Analisando os debates que precederam à aprovação do enunciado da súmula vinculante nº 5, evidencia-se alguns aspectos que fogem da seara jurídica. Observe o que diz o Relator do Recurso Extraordinário nº 434.059-3, Ministro Gilmar Mendes, in verbis:

- Senhores Ministros, também eu tinha tido sentimentos de que era uma matéria que reclamava súmula, exatamente por que a Súmula nº 343, do STJ, diz: 'É obrigatória a presença de advogado em todas as fases do processo administrativo disciplinar'. Por isso o Advogado-Geral da união ressaltou, muito bem, que há um temor de anulação de processo, tendo em vista a repercussão que esse julgamento pudesse ter sobre os demais casos.

O Supremo Tribunal Federal noticiou em seu site [15]um dos argumentos utilizados pela Advocacia Geral da União na defesa apresentada, na ocasião, pelo Advogado Geral da União, atualmente Ministro do STF, José Antônio Dias Toffoli, quando do julgamento, no dia 07 de maio de 2008, do Recurso Extraordinário nº 434.059/DF. A notícia, referente à defesa apresentada, foi a seguinte:

Ao defender a posição da União na sessão plenária de hoje, o advogado-Geral, José Antônio Dias Toffoli, advertiu para o risco de, a se consolidar o entendimento do STJ, servidores demitidos a bem do serviço público, nos Três Poderes, 'voltarem a seus cargos com poupança, premiados por sua torpeza'. Isto porque, para todos eles, o processo administrativo disciplinar é regido pelo artigo 156 da Lei 8.112 (Estatuto do Funcionalismo Público). E a decisão do STJ daria ensejo a demandas semelhantes, em que os servidores, além de sua reintegração ao cargo, poderiam reclamar salários atrasados de todo o período em que dele estiveram ausentes.

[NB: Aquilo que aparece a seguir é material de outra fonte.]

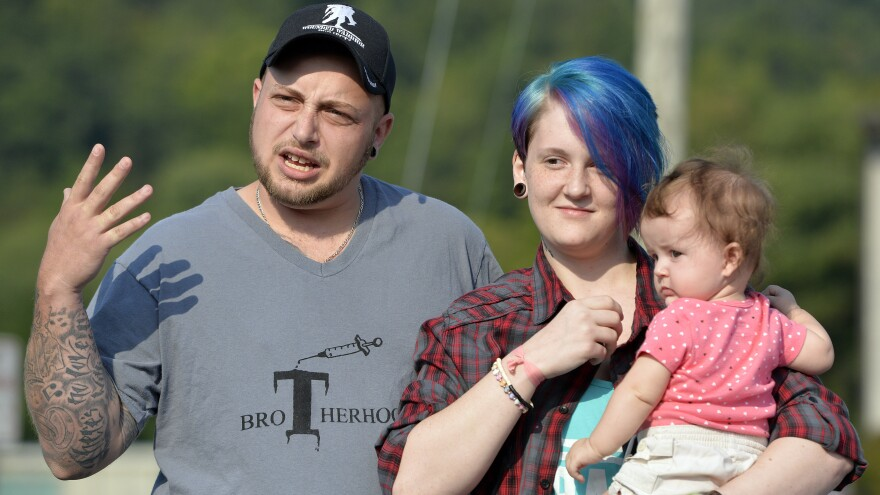 Camryn Colen, his wife, Lexie, and their daughter, LaKoda, attended a same-sex-marriage rally at the Rowan County Courthouse in Morehead, Ky., Saturday. Camryn, who underwent gender reassignment surgery in 2013, married Lexie in February with a marriage license signed by Rowan County Clerk Kim Davis. Since late July, Davis has refused to issue marriage licenses to anyone.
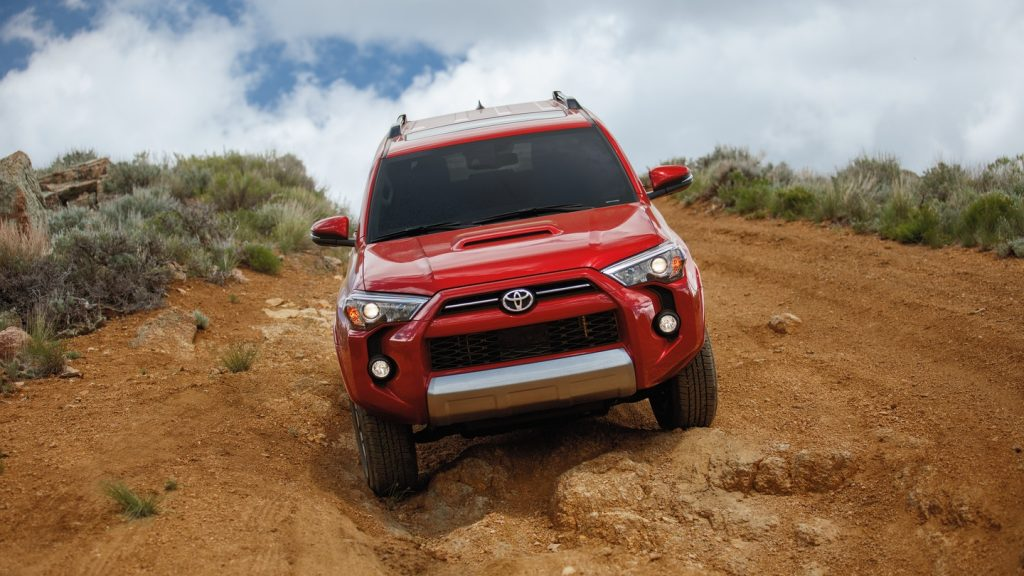 Red 2020 Toyota 4Runner driving off-road in the desert
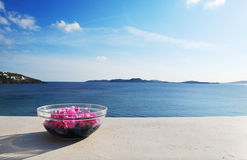 Beautiful Sea View. A bottle of spa flower on the balcony face to aegean sea Stock Photos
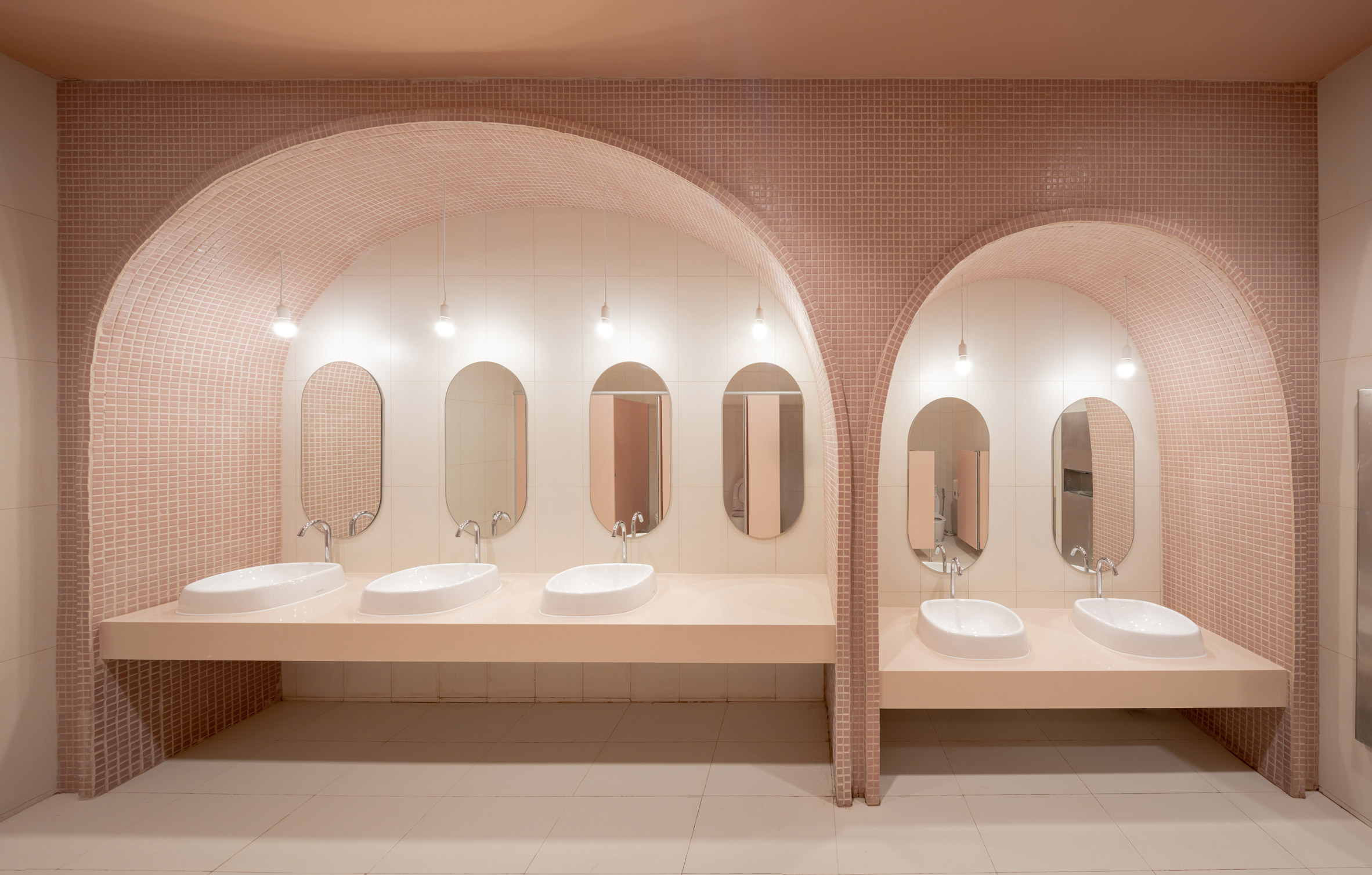 Arched pink tiled bathroom in children's hospital designed by Integrated Field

Toffoli informou, neste contexto, que o chefe da Controladoria-Geral da União, Jorge Hage, informou-lhe que, de janeiro de 2003 até hoje, 1.670 servidores da União foram demitidos a bem do serviço público.

Como se vê na fala do Relator, Ministro Gilmar Mendes, a defesa apresentada pela Advocacia Geral da União, no Recurso Extraordinário nº 434.059/DF, foi por ele acatada. O temor da União em ter que reintegrar um grande número de servidores, sendo 1.670 demitidos, pelo que tudo indica, sem defesa técnica, no período de janeiro de 2003 até o dia 07 de maio de 2008, teve forte influência na formação do convencimento do Ministro Relator, que foi acompanhado no seu voto pelos demais Ministros. Outra preocupação que também apareceu durante os debates e que certamente teve influência na aprovação do enunciado da súmula vinculante nº 5, foi a necessidade de invalidar a súmula nº 343 do Superior Tribunal de Justiça de forma expressa, com o objetivo de que o STJ não continuasse a decidir de acordo com a sua súmula e, ainda, evitar a multiplicação de recursos que chegariam ao Supremo Tribunal Federal.

A preocupação com a multiplicação de recursos que seriam dirigidos ao Supremo Tribunal Federal, caso prevalecesse o enunciado da Súmula nº 343 do Superior Tribunal de Justiça, consta, expressamente, na fala dos Ministros Cezar Peluso e Ellen Gracie. Esses argumentos não são jurídicos. Realmente, a reintegração de inúmeros servidores federais que foram demitidos, sem defesa técnica, causaria sérios transtornos à União que seria acionada judicialmente a pagar-lhes todos os rendimentos que deixaram de receber desde a data da demissão.

Não obstante, nada impediria a União de instaurar novos processos administrativos disciplinares contra esses servidores garantindo-lhes a ampla defesa. Também, o aumento de recursos extraordinários causaria muitos transtornos ao Supremo Tribunal Federal, já tão sobrecarregado de processos.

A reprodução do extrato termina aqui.